Enjoy the current installment of "weekend reading for financial planners" – this week’s issues starts off with a fascinating article that studied brain images of investors working with CFPs or non-CFPs in volatile markets, and found that those following a CFP-credentialed advisor were more likely to stick with the advice and less likely to second guess than with a non-credentialed advisor. A second article looks further at some recent brain research and what it’s beginning to tell us about not just how clients behave in general, but about how they interact with advisors and why they often don’t implement an advisor’s recommendations.
From there, we look at a few articles on the regulatory front, including one that suggests the SEC’s recent crackdown on advisors misrepresenting AUM may be partially the regulator’s own fault for having such a poor and ambiguous definition of what constitutes AUM in today’s complex marketplace, a second looking at how fiduciary rulemaking is very likely to proceed this year from the DOL even if the SEC’s own rulemaking progress has slowed, and a third striking piece by Don Trone suggesting that the real roadblock to moving forward on the fiduciary issue is that fiduciary advocates are spending too much time talking about principles the industry already agrees with and not enough time focusing on developing the fiduciary best practices and safe harbors that are really necessary for wider fiduciary adoption.

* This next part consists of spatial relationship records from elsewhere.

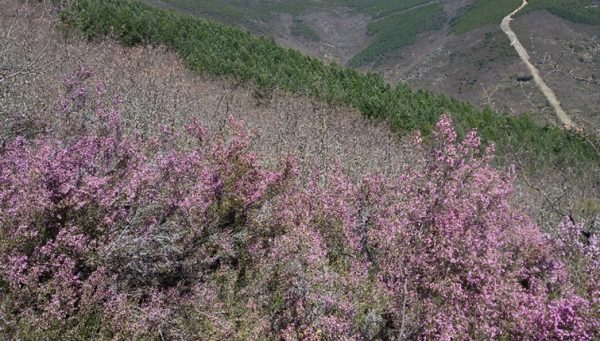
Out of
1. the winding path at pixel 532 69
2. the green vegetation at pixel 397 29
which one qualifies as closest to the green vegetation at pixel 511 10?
the winding path at pixel 532 69

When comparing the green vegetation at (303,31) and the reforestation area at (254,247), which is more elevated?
the reforestation area at (254,247)

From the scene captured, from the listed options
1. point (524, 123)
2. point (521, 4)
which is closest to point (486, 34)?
point (521, 4)

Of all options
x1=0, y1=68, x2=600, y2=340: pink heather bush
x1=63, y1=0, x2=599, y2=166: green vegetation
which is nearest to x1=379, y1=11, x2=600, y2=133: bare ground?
x1=63, y1=0, x2=599, y2=166: green vegetation

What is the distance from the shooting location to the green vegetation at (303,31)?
162 meters

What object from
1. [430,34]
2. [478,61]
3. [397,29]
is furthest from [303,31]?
[478,61]

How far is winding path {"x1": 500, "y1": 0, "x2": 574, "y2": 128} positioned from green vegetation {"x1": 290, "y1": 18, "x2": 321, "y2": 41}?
61915 millimetres

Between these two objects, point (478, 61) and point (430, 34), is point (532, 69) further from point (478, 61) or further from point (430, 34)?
point (430, 34)

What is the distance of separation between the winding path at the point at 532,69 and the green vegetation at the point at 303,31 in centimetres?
6191

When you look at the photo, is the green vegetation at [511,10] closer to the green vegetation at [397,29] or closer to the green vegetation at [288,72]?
the green vegetation at [397,29]

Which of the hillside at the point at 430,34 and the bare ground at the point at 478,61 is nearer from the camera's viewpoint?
the bare ground at the point at 478,61

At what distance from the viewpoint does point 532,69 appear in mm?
77875

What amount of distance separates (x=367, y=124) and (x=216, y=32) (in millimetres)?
16031

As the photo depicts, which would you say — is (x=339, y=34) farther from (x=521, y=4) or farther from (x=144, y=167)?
(x=144, y=167)

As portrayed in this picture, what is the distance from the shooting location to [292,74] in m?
36.0
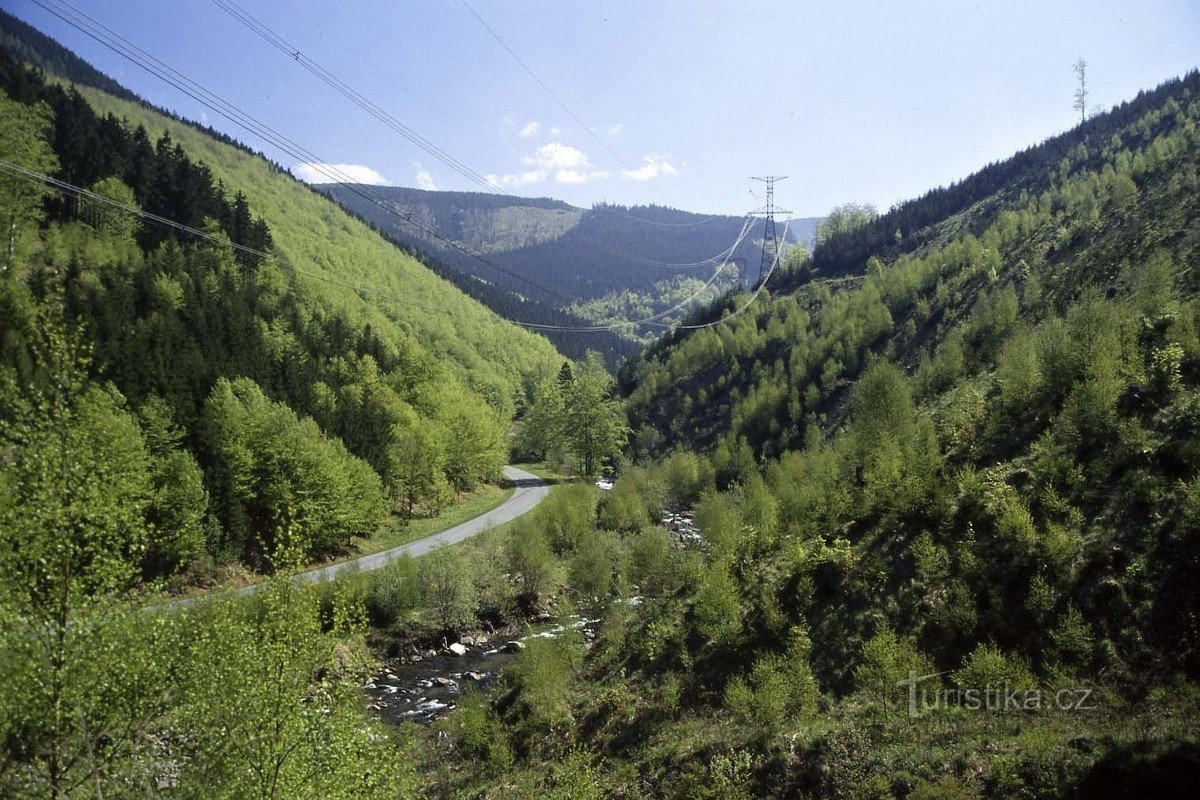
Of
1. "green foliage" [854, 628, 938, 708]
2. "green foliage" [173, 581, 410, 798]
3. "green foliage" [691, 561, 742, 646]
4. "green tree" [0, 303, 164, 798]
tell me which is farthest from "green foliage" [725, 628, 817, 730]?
"green tree" [0, 303, 164, 798]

We also have a few technical articles this week, including guidance from Joe Tomlinson about how to craft better asset class return expectations for financial plans, a fascinating look from John Hussman at how the "great rotation" from bonds to stocks is a myth, a look at how "career asset management" is a new frontier for financial planners to deliver value to clients, and a deep look at the new "play or pay" tax rules for employers offering health insurance (or not) that will kick in starting next year.
We wrap up with three articles looking more broadly at the industry – the first suggests that financial advisor conferences are broken and need to be fixed (with a few suggestions about how to do so), and the last two provide a striking look at the research that’s come out in recent years trying to quantify whether or how much value financial advisors really bring to the table for their clients – research that shows promising signs for the value of a financial planner, but research that is unfortunately confounded by the fact that apparently researchers often can’t tell who’s an advisor and who’s a salesperson any more than consumers can! Enjoy the reading!